> [Task objective] Reproduce nothing but the closing run of lines: the line with "In the visible" and each line that follows it to the end of the data.

(Image-linked spatial questions)

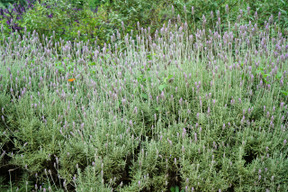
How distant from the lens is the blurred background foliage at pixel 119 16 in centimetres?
511

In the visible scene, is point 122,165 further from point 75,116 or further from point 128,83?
point 128,83

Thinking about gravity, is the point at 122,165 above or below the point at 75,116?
below

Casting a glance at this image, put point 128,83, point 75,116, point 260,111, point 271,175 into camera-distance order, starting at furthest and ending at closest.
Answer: point 128,83, point 75,116, point 260,111, point 271,175

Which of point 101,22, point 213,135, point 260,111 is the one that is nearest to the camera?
point 213,135

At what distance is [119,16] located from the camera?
5.80 metres

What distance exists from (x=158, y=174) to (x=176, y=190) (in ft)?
0.65

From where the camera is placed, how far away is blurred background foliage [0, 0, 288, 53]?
16.8 feet

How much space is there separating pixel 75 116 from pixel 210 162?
1.45 m

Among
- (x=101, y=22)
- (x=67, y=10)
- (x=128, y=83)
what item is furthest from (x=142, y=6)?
(x=128, y=83)

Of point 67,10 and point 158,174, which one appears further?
point 67,10

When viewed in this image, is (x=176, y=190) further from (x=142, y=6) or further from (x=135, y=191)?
(x=142, y=6)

> [Completed exercise]
In the visible scene, is point 122,165 further from point 75,116 or further from point 128,83?
point 128,83

Thinking about gravity, is the point at 122,165 above or below the point at 75,116?
below

Casting a glance at this image, put point 128,83, point 75,116, point 260,111, point 271,175 into camera-distance order, starting at furthest and ending at closest.
Answer: point 128,83, point 75,116, point 260,111, point 271,175

Which of point 101,22, point 213,135, point 260,111 is the one that is nearest to the camera?
point 213,135

At what distance is [119,16] located from the camera?
5.80 metres

What distance exists from (x=158, y=174) to (x=176, y=190) (in ft)?
0.65

From where the camera is placed, how far away is blurred background foliage [0, 0, 288, 53]?
16.8 feet

How much space is there separating pixel 75 116 from pixel 210 162?
1.45 m

Among
- (x=101, y=22)
- (x=67, y=10)
- (x=128, y=83)
what item is furthest from (x=142, y=6)?
(x=128, y=83)

Of point 67,10 and point 158,174, which one appears further?
point 67,10

When viewed in this image, is (x=176, y=190) further from (x=142, y=6) or further from (x=135, y=191)?
(x=142, y=6)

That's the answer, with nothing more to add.